The terminating condition is pretty obvious, but after the recursive call is where the confusion comes in. I'll walk through this, and if anybody would be so kind, could you please explain the section where confusion lies?

So, as each stack frame is pushed we're advancing down the list until our next pointer is null (i.e. we're at the last node). Let's say my list is the following,

``[1]->[2]->[3]->[4]->[5]->NULL;``

So when we start the stack unwinding when our if() conditional is true the following should hold.
- head points to node [5]
- we return temp on line 9

Now we make our way to line 6 and here is where the confusion starts. The current stack frame has head pointing to node [5], head's next = NULL, so what does line 6 do? Specifically,

``head->next->next = head;``

After this is executed we know head->next->next is pointing back to itself. This confuses the hell out of me. Then moving on, why is line 7 setting head's next to NULL?

These last two steps seem to set up the chaining, but I'm lost as to what's going on.

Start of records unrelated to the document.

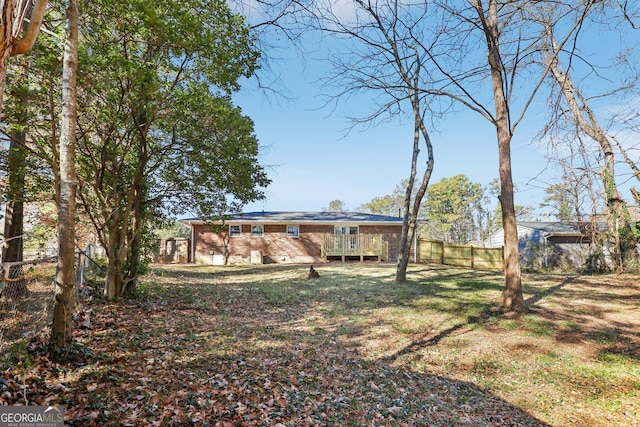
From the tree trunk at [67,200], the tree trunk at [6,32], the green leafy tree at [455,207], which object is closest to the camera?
the tree trunk at [6,32]

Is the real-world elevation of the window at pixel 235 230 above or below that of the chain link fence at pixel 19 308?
above

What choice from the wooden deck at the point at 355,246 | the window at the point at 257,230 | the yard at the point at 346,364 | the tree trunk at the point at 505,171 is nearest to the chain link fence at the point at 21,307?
the yard at the point at 346,364

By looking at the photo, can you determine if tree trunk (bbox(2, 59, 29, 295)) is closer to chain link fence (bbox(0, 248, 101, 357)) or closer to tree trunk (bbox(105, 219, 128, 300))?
chain link fence (bbox(0, 248, 101, 357))

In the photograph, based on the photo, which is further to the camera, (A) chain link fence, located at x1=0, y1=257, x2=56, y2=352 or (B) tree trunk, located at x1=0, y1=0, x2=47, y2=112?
(A) chain link fence, located at x1=0, y1=257, x2=56, y2=352

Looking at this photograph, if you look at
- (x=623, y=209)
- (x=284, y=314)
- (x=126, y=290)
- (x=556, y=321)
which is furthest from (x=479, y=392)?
(x=623, y=209)

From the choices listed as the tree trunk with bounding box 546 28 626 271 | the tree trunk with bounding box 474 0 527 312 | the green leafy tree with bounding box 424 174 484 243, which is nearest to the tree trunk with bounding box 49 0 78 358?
the tree trunk with bounding box 474 0 527 312

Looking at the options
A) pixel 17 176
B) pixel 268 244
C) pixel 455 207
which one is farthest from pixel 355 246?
pixel 455 207

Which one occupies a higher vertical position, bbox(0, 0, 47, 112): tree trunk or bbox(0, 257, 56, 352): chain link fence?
bbox(0, 0, 47, 112): tree trunk

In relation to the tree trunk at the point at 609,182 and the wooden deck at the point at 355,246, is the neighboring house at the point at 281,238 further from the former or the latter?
the tree trunk at the point at 609,182

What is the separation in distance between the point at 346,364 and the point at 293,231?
15860 mm

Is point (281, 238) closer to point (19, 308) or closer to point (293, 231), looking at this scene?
point (293, 231)

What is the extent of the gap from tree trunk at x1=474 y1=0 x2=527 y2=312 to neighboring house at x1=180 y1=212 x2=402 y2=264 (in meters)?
12.3

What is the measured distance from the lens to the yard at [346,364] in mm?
3344

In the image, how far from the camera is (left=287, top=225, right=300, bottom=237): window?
2056cm
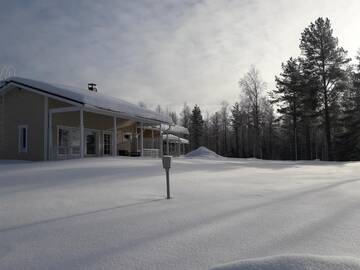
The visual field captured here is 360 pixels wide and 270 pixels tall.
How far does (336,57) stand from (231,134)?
3606 cm

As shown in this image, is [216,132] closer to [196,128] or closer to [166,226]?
[196,128]

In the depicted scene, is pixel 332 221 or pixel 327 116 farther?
pixel 327 116

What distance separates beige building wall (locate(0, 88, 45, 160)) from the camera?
1588 cm

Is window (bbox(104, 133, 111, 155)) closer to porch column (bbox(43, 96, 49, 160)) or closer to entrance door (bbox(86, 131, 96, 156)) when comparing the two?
entrance door (bbox(86, 131, 96, 156))

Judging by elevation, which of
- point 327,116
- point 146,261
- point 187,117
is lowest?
point 146,261

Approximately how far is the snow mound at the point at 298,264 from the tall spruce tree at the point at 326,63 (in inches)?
1023

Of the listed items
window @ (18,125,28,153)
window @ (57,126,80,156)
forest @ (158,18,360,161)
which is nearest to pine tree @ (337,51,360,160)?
forest @ (158,18,360,161)

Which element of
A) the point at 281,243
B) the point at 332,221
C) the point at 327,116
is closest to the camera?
the point at 281,243

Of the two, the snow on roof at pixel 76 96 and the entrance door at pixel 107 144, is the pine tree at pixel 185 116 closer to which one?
the entrance door at pixel 107 144

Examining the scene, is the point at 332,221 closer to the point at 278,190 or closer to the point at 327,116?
the point at 278,190

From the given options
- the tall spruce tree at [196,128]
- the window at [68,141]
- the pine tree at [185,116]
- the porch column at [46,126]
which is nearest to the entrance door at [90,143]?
the window at [68,141]

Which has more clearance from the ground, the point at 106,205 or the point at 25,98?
the point at 25,98

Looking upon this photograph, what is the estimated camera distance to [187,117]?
65.1 m

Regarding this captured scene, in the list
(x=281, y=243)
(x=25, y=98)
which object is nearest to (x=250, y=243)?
(x=281, y=243)
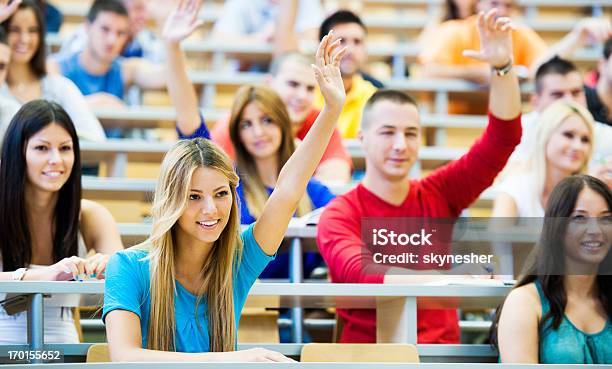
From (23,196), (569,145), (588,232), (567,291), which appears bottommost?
(567,291)

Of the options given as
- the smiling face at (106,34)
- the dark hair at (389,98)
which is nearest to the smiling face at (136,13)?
the smiling face at (106,34)

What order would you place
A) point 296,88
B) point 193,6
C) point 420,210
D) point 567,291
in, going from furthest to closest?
point 296,88 < point 193,6 < point 420,210 < point 567,291

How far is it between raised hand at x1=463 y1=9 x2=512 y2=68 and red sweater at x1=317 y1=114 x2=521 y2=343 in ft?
0.61

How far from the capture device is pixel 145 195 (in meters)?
3.64

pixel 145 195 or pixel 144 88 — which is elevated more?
pixel 144 88

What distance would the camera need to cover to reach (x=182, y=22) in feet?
11.7

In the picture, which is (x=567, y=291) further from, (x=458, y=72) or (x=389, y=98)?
(x=458, y=72)

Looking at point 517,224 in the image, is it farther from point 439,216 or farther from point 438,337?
point 438,337

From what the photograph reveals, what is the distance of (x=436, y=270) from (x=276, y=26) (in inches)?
95.1

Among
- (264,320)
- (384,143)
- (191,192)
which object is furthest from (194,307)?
(384,143)

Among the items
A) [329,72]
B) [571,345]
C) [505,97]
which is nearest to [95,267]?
[329,72]

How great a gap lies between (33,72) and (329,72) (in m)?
1.91

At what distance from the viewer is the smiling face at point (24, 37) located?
12.6 feet

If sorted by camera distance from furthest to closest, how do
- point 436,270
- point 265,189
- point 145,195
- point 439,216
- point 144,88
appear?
point 144,88 < point 145,195 < point 265,189 < point 439,216 < point 436,270
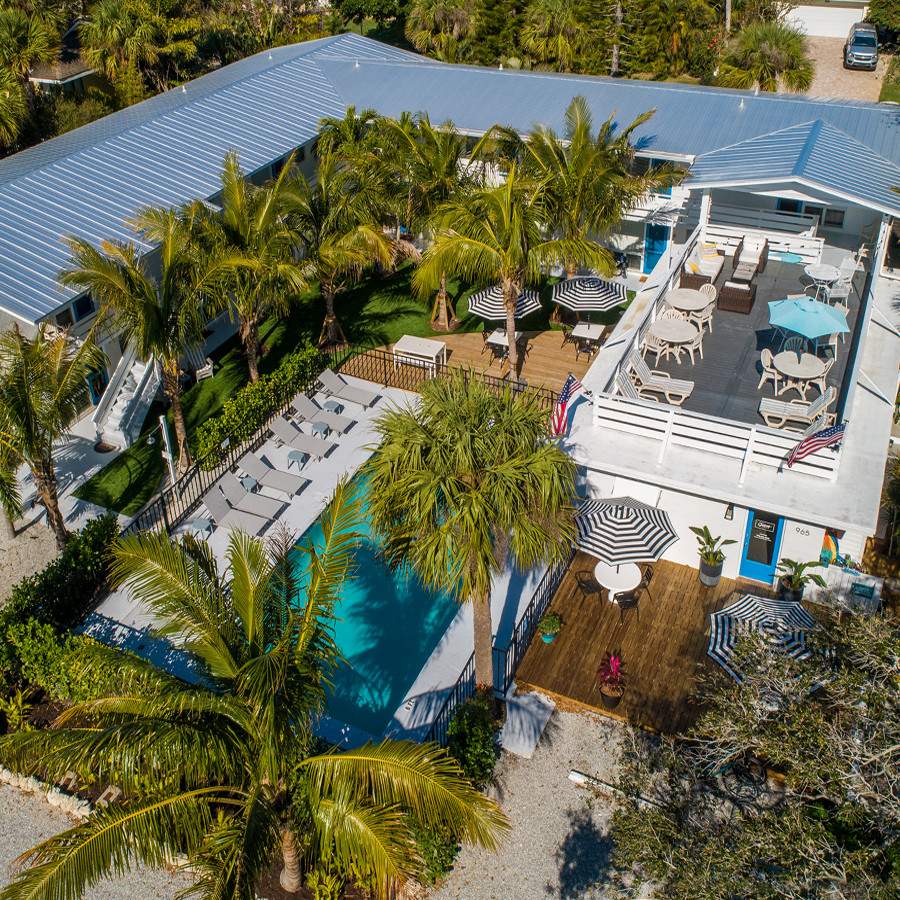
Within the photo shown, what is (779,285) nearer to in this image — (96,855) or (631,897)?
(631,897)

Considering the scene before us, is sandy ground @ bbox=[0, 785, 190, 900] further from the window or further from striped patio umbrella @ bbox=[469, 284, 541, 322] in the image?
striped patio umbrella @ bbox=[469, 284, 541, 322]

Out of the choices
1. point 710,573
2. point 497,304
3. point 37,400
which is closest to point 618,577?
point 710,573

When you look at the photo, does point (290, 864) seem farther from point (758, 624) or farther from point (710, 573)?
point (710, 573)

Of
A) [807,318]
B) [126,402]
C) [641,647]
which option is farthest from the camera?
[126,402]

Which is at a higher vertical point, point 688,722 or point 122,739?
point 122,739

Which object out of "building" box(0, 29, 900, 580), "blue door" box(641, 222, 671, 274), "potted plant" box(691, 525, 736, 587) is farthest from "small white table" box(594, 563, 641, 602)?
"blue door" box(641, 222, 671, 274)

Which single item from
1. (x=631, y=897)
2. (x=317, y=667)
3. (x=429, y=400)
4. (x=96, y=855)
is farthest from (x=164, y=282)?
(x=631, y=897)
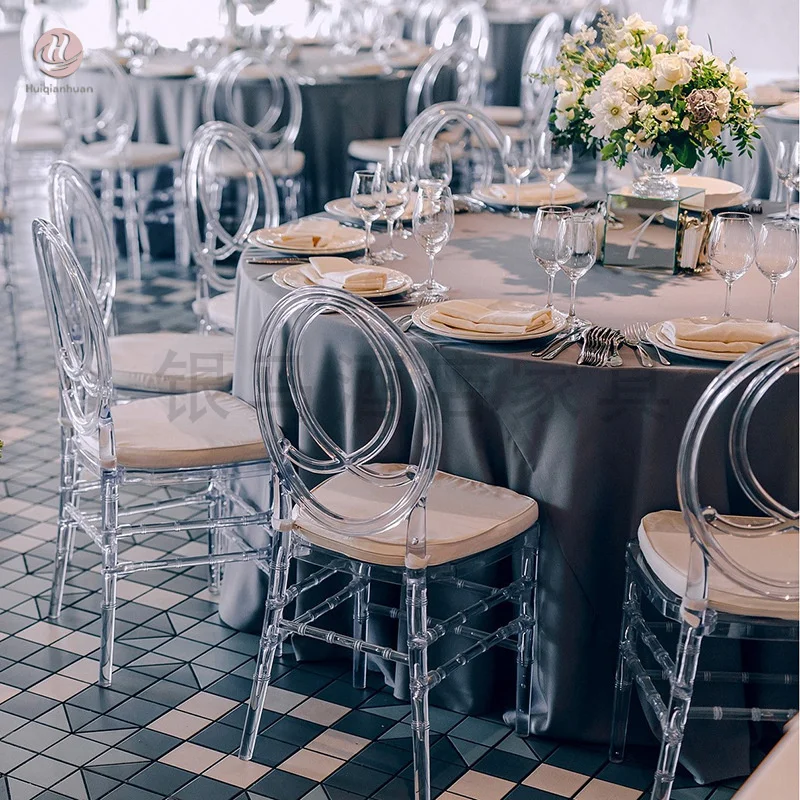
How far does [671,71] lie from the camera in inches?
99.4

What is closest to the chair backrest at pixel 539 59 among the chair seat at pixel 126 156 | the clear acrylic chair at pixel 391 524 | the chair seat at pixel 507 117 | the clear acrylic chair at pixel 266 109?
the chair seat at pixel 507 117

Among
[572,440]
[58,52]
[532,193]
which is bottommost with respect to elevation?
[572,440]

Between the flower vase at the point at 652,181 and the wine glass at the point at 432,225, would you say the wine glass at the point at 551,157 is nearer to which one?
the flower vase at the point at 652,181

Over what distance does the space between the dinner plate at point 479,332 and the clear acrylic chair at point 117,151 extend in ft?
11.2

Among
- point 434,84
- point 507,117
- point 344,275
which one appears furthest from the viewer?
point 507,117

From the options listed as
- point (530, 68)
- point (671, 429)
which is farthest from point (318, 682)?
point (530, 68)

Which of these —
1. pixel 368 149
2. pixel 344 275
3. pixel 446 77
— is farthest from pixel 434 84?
pixel 344 275

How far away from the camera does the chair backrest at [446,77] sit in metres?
5.61

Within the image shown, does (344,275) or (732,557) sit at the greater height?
(344,275)

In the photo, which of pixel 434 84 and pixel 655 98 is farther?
pixel 434 84

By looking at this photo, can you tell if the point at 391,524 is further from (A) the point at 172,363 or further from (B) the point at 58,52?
(B) the point at 58,52

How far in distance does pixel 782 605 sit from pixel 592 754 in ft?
1.98

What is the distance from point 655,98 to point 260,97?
3217 millimetres

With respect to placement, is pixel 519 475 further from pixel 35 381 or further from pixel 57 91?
pixel 57 91
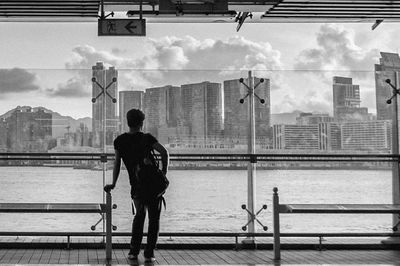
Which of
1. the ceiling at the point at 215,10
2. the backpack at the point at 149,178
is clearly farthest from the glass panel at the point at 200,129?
the backpack at the point at 149,178

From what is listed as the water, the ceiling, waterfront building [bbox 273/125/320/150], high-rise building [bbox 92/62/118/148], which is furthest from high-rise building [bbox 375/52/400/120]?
high-rise building [bbox 92/62/118/148]

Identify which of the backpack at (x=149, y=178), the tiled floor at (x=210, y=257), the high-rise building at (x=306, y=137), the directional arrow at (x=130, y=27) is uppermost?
the directional arrow at (x=130, y=27)

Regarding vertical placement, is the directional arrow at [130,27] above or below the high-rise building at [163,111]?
above

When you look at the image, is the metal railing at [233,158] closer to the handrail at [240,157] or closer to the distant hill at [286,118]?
the handrail at [240,157]

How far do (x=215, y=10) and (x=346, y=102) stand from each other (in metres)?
2.37

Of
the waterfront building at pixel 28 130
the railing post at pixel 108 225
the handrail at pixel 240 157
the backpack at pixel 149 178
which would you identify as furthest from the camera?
the waterfront building at pixel 28 130

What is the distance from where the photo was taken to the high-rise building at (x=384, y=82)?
8.67 m

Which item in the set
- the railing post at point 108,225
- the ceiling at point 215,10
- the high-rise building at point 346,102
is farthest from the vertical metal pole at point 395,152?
the railing post at point 108,225

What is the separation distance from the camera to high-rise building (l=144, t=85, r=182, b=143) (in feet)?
28.3

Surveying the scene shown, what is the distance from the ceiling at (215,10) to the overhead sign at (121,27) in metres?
0.22

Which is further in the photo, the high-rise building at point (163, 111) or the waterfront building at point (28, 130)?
the high-rise building at point (163, 111)

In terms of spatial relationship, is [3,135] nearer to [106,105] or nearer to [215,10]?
Result: [106,105]

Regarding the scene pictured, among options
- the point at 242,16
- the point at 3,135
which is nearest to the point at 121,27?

Mmm. I think you are working too hard at this. I used to do the same thing until one day, after reading again about recursion I went to bed in an iterative world and woke the next day in a recursive one. Once this happens, you don't need to think about what is happening on the stack, you just need to make sure that

1. The code works correctly at the end condition
2. The code works correctly anywhere in the middle
3. For production quality code only: Code works on degenerate cases too.

For me, a math major, this came with the realization that recursion and mathematical induction are mentally the same process.

Looking at the code, we can see that it doesn't work for an empty list, so this is not production quality code, but for a one-element list, line 3 applies and we get the same list back: Correct.

For longer lists assume that line 5 works correctly so we get head == [1] and temp = `reverse([2] ...->[n]->NULL)` which is in fact `[N]->...[2]->NULL` . So far good. Now we know that `head->next == [2]` (because head hasn't changed yet, so its next hasn't either), so line 6 puts head after [2] and line 7 finalizes the list and line 9 returns the head of the list that was reversed at line 5: `[n]->...[2]->[1]->NULL` which is correct.

Finally, realize that we have seen it work for lists of any length, since we didn't specify n, so it works for all lists with at least one element.

Yes, I agree, definitely not very robust code, but I wasn't concerned with boundary conditions, just trying to brush off the old recursion.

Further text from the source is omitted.